Since it will take me some time to pen an explanation of patent, I will just say for now that the interested person can visit my web site and look for the review of the ZH270 that Chuck Hansen did in Glass Audio some years ago. Chuck is a switching power supply engineer and was able to fully understand the technology and tried to explain it in terms that non-engineers could understand.
But for now, I think that it may be instructive to make some comparisons between your amplifier and my amplifier. When I look at your amplifier, I see that not only is the speaker connected to the tubes, but it is also connected to a pair of floating power supplies. Is it not true that these power supplies have ss rectifiers and transformers in them? Is it fair play now for me to call your transformers output transformers? I would not do that because it is silly. Your transformers operate at a fixed line frequency that has nothing to do with the audio frequency. Likewise, the converter transformers in my ZOTL amplifiers operate at a fixed frequency that has nothing to do with the audio frequency. Remember, also, that the ZOTL amplifiers are dc coupled except for the input stages, where ac coupling may be used to prevent dc from being passed to the speaker. Clearly, this would not be possible if there were output transformers. Likewise, your output and driver sections are dc coupled.

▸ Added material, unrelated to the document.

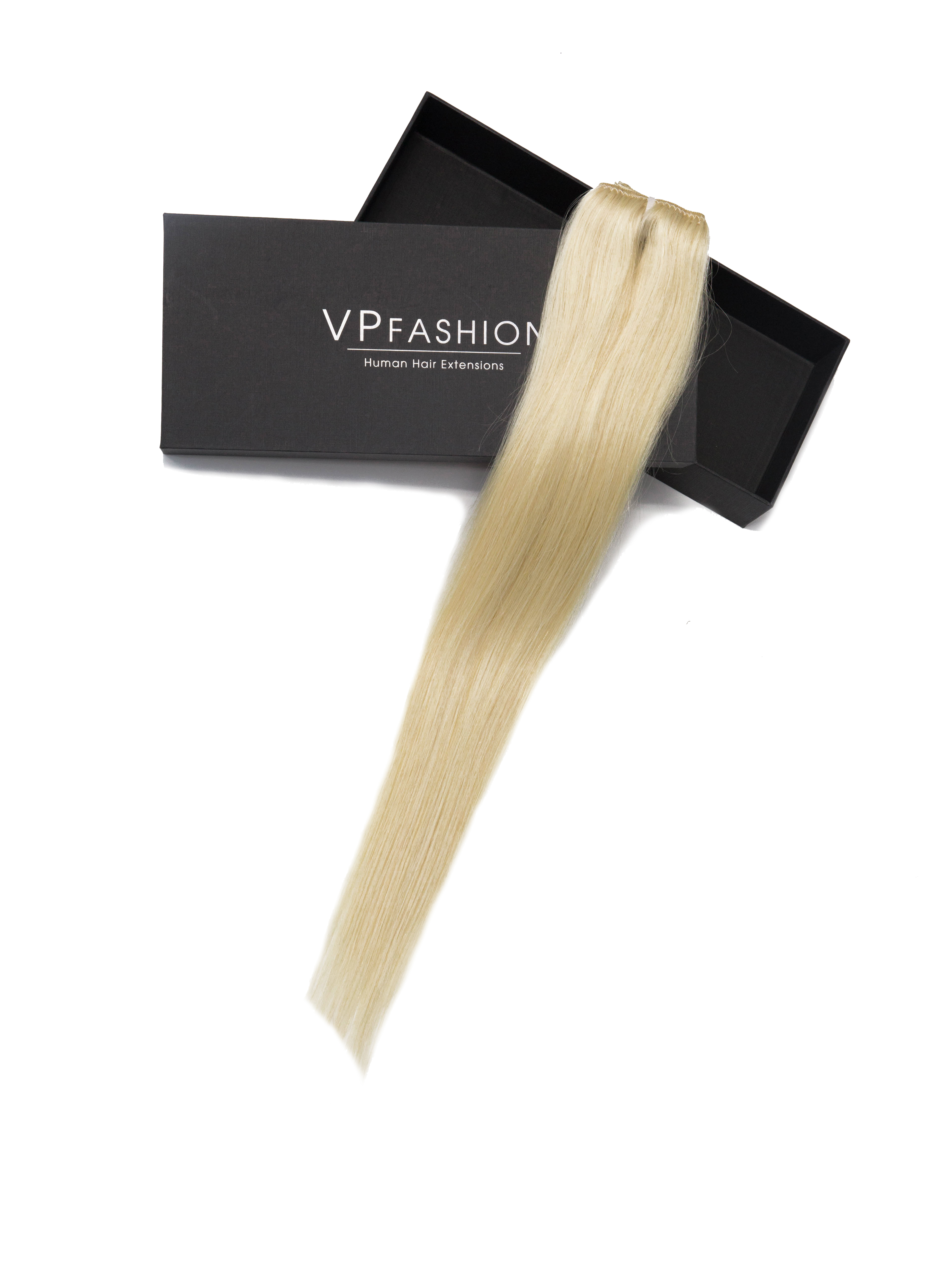 #613A/#NA Volumizer 20'' Clip In Human Hair Extensions TS003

The real difference between your amplifier, Ralph, and my ZOTL is the power supply. You have simple fixed power supplies that are designed to strike the best balance between allowing the tubes to pass enough current to the speaker and not overcooking the tubes too much. On the other hand, the power converters in the ZOTL perform optimum impedance matching between the speakers and the tubes because they can independently furnish the operating power to the output tubes while providing the current to the speaker via an arbitrary tube voltage step-down ratio, which is the same as the speaker current step-up ratio! In other words, the ZOTL frees the amplifier designer from the requirement that the same current that goes through the speaker must go through the tubes. The ZOTL further adds the wonderful feature of isolation between the high voltage of the tubes and the speaker, and this isolation simplifies dc coupling in that there is no requirement that the output tubes be operated at the same dc level as the speaker.

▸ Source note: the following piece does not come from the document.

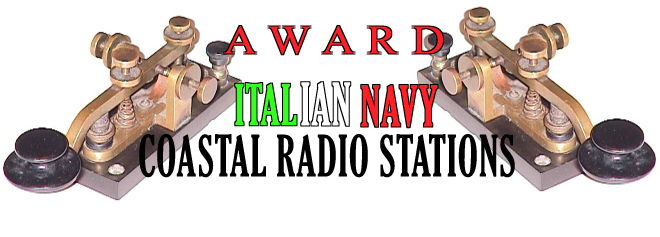 Italian Navy Coastal Award 2018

With the ZOTL, the tubes can be operated at their best efficiency. In the ZH270 and the new Quadrature Z, I choose to operate with a dc plate voltage of around 1400 volts. This would be too high for an audio output transformer, as the insulation would fail if required high fidelity tight-coupling winding procedures were followed. Operating the tubes at this voltage brings the efficiency of the tubes up to what would be expected of transistors in a conventional amplifier. This is why the Quadrature Z can boast 200 watts out of only four modest-sized output tubes (33JV6) at 8 ohms. This goes up to 270 watts at 4 ohms continuous without the tubes showing color. Ralph- thats 270 watts of OTL tube power into 4 ohms!
David Berning